One note descends to the next in menacing timbres as various percussive elements lazily join in, loitering on the fringes. Everything about Cryptographics of desire broods in the first few bars of its existence; before an upbeat, plucked melody bounces into view and strips the bitonal harmonic movement of its intimidating design. It sets the scene for Quantum Paths of Desire, an album that continually plays on contrasting views within the context of its compositions. Claus Haxholm is the Danish artist behind the album, appearing as his Assembler moniker, and says the album’s “point of view is persistently a juxtaposition between that of the machine itself and that of its human cogs.” Haxholm is like a child with an unfamiliar toy on Quantum Paths of Desire, pushing it jovially to the limits of what would be considered socially acceptable at times. Playing music takes on a completely new meaning on the artist’s outing for Infinite Waves – an exciting new Danish label on its second vinyl release. Haxholm toys with the listener, making music in the repetitive nature of ambience, while curious synth textures schizophrenically move between everything from trance to trap as the human manipulates the perfection of the machine. The “hooks” are jokingly constructed like the ramblings of an inconsistent memory and on a track like Hypercontinuum chip the listener grabs onto everything in the pleasant arrangement without actually holding onto much. The melodic phrases are more in the spirit of a theme than anything else while the harmonic movement, in a mechanical rigidity, remains surprisingly consistent through all of it, offering the stability the listener requires to appreciate the eccentricities of the rest of the arrangement. Above all, this translates into music that is incredibly witty, but born from a very serious and concerted effort. One of the more memorable moments in this regard is towards the end of Schizo-exstatic i-o and I hesitate to delve into it further for the sake of spoiling the moment. In fact, I won’t. All I’ll say is, you’ll find yourself climbing along with the development of the track as it continuously soars, adding element after element in an eternal build-up with an eventual “drop” that you’ll never suspect (and I don’t mean that in the click-on-this-content sense).

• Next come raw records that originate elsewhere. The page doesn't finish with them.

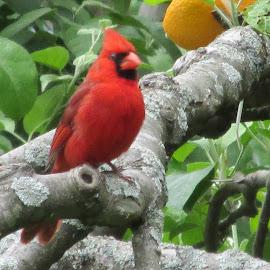 Mr. Red by Debra Rebro - Novices Only Wildlife (  )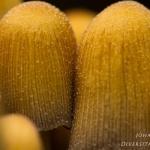 Coprinellus micaceus - Gewone Glimmerinktzwam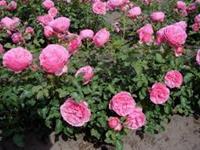struikrozen, bodembedekkende rozen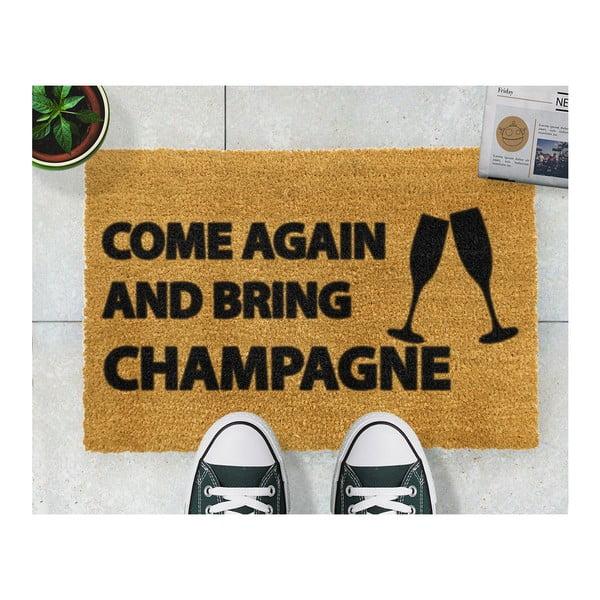 Rohožka Artsy Doormats Come Again & Bring Champagne, 40x60cm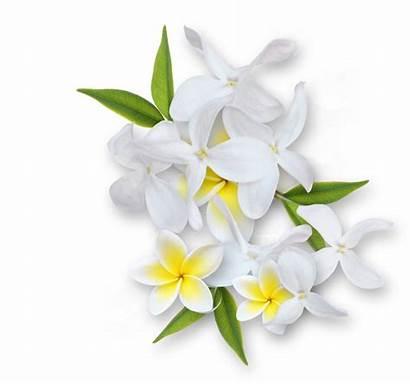 Flower Clipart Jasmine Clip Transparent Album Clusters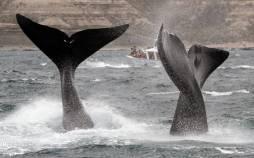 تصاویر تماشای نهنگ از نزدیک,عکس های تماشای نهنگ ن.سط توریست ها,عکس نهنگ ها از نزدیک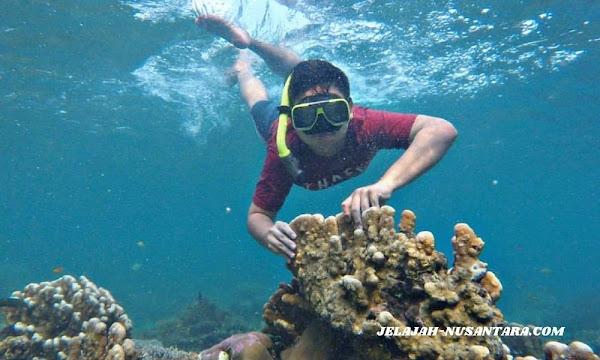 akomodasi open trip pulau pari murah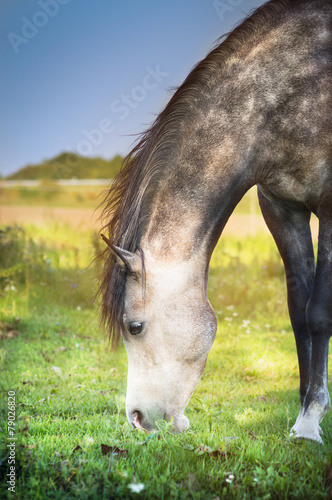 Gray horse grazed , close up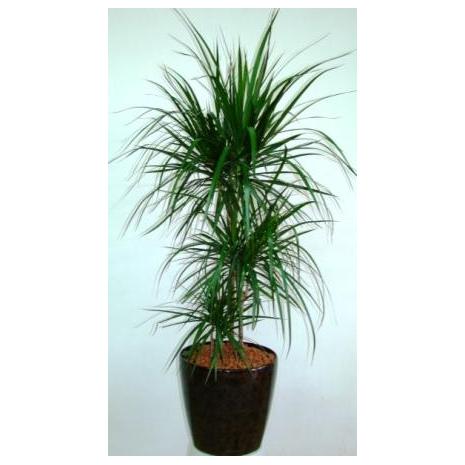 Δράκαινα - PLANT 43026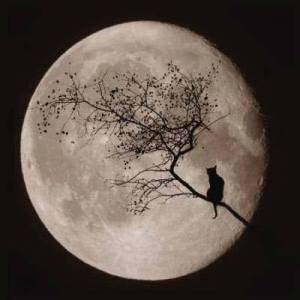 Gato mirando a la luna llena en su máximo explendor.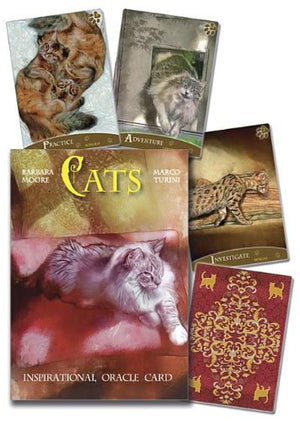 Cats Inspirational Oracle Cards by Barbara Moore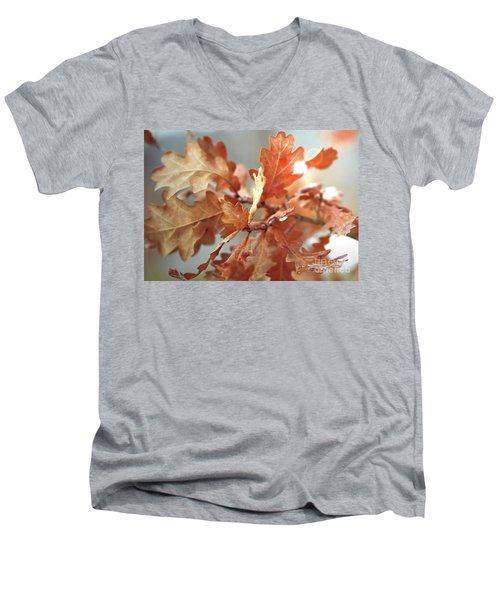 Oak Leaves In Autumn Men's V-Neck T-Shirt by Wilhelm Hufnagl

There’s a consistent effort on QPOD to make each moment as full as possible, with Assembler taking up every space within the frequency spectrum to create luscious textures. On occasion it resembles ambience and on other occasions it relies on a minimalist framework to make the most of nothing. Neo Shanghai Mainframe uses both devices to highlight the disparity in dynamics in a shoegazing composition that at times is little more than a kick drum and an obscure dial tone, but hides much more behind that thinly veiled exterior. It shows that even through Haxholm’s playful arrangements, there’s a serious focus behind the musical construction, and its something that really redraws the lines between distinct differences in what could be considered good music over bad music. Considering Virtual Viking Tears in this regard, the figure bass line and trotting synth sequence are immediately appealing in their original form, and draws comparison to anything that could be considered acceptable in the context of a pop song. In the context of the detuned melodic phrase repeating in the foreground however, there’s suddenly a deliberate emphasis on bad practises in music, making it all the much opaque on where it would sit on the statistical scale of what is considered “good” music. When you get to the final song Screensaver hypnosis it negates that idea again completely and like Neo Shanghai Mainframe gives us an incite into a producer, musician and artist that has a firm grasp on his talent, and ads a serious tone to the playful experimentalism we’ve encountered thus far on the album.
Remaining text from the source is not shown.